Lowca has its own community school, previously known as Lowca Primary School, and rugby team.

==History==
In 1800, brothers Adam, Thomas and Crosby Heslop, formerly associated with the ironworks at Seaton near Workington, established an iron foundry and engineering business on the seashore by the mouth of the Lowca Beck. The impetus for the business was probably the success of the twin-cylinder steam engine Adam had invented while working in Shropshire in 1790, and there was no shortage of finance, hence the company title "Heslops, Milward, Johnston & Co." The three brothers were all dead by the mid-1830s so the investors sold up, and the works was taken over by local iron mining partnership Tulk and Ley which began a long tradition of locomotive manufacture. In 1857 it was sold again, to Fletcher, Jennings & Co.
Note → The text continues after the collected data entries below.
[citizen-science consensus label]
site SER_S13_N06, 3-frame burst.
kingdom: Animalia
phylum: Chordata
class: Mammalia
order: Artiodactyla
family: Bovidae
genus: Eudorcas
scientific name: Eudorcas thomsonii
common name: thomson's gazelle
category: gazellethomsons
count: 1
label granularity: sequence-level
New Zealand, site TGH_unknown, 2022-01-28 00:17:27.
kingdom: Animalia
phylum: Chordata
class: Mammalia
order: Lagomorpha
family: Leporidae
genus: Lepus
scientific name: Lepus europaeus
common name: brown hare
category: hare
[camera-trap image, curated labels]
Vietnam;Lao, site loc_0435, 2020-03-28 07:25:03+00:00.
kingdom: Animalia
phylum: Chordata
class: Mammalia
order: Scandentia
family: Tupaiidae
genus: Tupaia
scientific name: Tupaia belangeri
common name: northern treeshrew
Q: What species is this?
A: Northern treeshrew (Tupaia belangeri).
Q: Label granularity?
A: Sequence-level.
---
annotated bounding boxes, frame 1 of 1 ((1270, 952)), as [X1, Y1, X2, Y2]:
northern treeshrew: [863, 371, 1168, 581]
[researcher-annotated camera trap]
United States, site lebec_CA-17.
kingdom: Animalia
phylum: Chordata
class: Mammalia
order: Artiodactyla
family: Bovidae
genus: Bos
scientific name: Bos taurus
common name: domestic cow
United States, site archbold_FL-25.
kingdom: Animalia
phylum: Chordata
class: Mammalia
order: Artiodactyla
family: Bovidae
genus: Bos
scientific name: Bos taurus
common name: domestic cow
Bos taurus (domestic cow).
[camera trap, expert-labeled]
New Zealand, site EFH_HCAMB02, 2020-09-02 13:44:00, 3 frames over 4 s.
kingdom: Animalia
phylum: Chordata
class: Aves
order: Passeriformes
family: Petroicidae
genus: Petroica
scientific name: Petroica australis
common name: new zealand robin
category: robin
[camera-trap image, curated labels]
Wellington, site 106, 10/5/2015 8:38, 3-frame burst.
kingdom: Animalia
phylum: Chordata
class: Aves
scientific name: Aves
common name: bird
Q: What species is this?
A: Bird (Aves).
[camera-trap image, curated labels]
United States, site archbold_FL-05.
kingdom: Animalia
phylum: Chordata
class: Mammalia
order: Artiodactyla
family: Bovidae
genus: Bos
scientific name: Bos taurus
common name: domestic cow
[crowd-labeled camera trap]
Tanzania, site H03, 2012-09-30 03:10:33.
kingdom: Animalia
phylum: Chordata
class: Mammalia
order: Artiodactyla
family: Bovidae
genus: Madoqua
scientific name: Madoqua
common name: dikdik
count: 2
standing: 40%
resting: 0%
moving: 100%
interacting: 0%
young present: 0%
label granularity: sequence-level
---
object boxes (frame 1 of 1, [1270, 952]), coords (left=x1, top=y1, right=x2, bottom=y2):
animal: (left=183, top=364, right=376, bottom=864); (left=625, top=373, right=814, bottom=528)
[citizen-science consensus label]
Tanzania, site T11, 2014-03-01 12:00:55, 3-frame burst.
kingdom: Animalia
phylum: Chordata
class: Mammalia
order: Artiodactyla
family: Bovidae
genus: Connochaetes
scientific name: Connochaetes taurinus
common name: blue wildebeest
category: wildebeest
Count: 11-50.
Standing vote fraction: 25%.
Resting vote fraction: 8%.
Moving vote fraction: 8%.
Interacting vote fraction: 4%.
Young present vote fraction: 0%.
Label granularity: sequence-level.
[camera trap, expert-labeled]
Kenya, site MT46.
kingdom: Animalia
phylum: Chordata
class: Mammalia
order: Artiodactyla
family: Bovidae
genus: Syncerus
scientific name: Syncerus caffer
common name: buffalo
Lowca also had large reserves of coal, which were mined for centuries, providing even more employment than the engineering works. In 1911 a chemical works was established to exploit the latest coal by-product technologies which had been developed in Germany. This plant was shelled by a German submarine, U-24, during World War I, on 16 August 1915; an event which the Germans made much of at the time, and Lowca has made much of ever since. Local legend has it that a quick thinking local worker opened a relief valve which sent up an impressive plume of burning gas, so the submariners thought they had destroyed their target and left. Apparently the only fatality of the incident was one local dog.

The village used to be served by Lowca railway station on the Lowca Light Railway which connected with the Cleator & Workington junction railway at Harrington Junction.